=== Section Start ===
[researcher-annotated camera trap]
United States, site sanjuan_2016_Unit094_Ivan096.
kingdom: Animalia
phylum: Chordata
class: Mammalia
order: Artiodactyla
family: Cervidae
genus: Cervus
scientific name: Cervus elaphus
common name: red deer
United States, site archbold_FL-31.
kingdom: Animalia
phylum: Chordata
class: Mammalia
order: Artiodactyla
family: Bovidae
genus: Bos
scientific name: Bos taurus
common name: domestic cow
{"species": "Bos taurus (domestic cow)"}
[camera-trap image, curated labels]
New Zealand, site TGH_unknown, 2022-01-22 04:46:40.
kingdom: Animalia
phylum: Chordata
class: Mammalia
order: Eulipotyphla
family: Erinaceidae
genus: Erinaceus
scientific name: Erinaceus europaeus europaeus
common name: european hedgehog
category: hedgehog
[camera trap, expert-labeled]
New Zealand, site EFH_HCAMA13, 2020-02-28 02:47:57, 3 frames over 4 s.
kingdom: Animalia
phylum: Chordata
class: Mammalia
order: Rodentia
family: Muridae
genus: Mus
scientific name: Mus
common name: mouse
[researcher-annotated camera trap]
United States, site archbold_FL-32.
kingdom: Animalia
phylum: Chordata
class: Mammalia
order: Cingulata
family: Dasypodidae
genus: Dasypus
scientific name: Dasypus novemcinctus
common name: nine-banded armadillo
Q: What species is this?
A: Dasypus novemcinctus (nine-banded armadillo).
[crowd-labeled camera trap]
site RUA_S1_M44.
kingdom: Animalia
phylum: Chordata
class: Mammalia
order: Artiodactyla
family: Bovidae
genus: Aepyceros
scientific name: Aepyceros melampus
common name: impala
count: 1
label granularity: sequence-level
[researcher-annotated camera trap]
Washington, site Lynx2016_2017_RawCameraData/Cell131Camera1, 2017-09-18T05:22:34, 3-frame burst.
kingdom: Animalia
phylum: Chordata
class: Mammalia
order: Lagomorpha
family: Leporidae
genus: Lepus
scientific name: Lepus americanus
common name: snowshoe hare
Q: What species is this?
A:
=== Section End ===
▶ Task to carry out
Please output the listing above exactly, every line included.

▶ Answer below
[researcher-annotated camera trap]
United States, site sanjuan_2016_Unit094_Ivan096.
kingdom: Animalia
phylum: Chordata
class: Mammalia
order: Artiodactyla
family: Cervidae
genus: Cervus
scientific name: Cervus elaphus
common name: red deer
United States, site archbold_FL-31.
kingdom: Animalia
phylum: Chordata
class: Mammalia
order: Artiodactyla
family: Bovidae
genus: Bos
scientific name: Bos taurus
common name: domestic cow
{"species": "Bos taurus (domestic cow)"}
[camera-trap image, curated labels]
New Zealand, site TGH_unknown, 2022-01-22 04:46:40.
kingdom: Animalia
phylum: Chordata
class: Mammalia
order: Eulipotyphla
family: Erinaceidae
genus: Erinaceus
scientific name: Erinaceus europaeus europaeus
common name: european hedgehog
category: hedgehog
[camera trap, expert-labeled]
New Zealand, site EFH_HCAMA13, 2020-02-28 02:47:57, 3 frames over 4 s.
kingdom: Animalia
phylum: Chordata
class: Mammalia
order: Rodentia
family: Muridae
genus: Mus
scientific name: Mus
common name: mouse
[researcher-annotated camera trap]
United States, site archbold_FL-32.
kingdom: Animalia
phylum: Chordata
class: Mammalia
order: Cingulata
family: Dasypodidae
genus: Dasypus
scientific name: Dasypus novemcinctus
common name: nine-banded armadillo
Q: What species is this?
A: Dasypus novemcinctus (nine-banded armadillo).
[crowd-labeled camera trap]
site RUA_S1_M44.
kingdom: Animalia
phylum: Chordata
class: Mammalia
order: Artiodactyla
family: Bovidae
genus: Aepyceros
scientific name: Aepyceros melampus
common name: impala
count: 1
label granularity: sequence-level
[researcher-annotated camera trap]
Washington, site Lynx2016_2017_RawCameraData/Cell131Camera1, 2017-09-18T05:22:34, 3-frame burst.
kingdom: Animalia
phylum: Chordata
class: Mammalia
order: Lagomorpha
family: Leporidae
genus: Lepus
scientific name: Lepus americanus
common name: snowshoe hare
Q: What species is this?
A:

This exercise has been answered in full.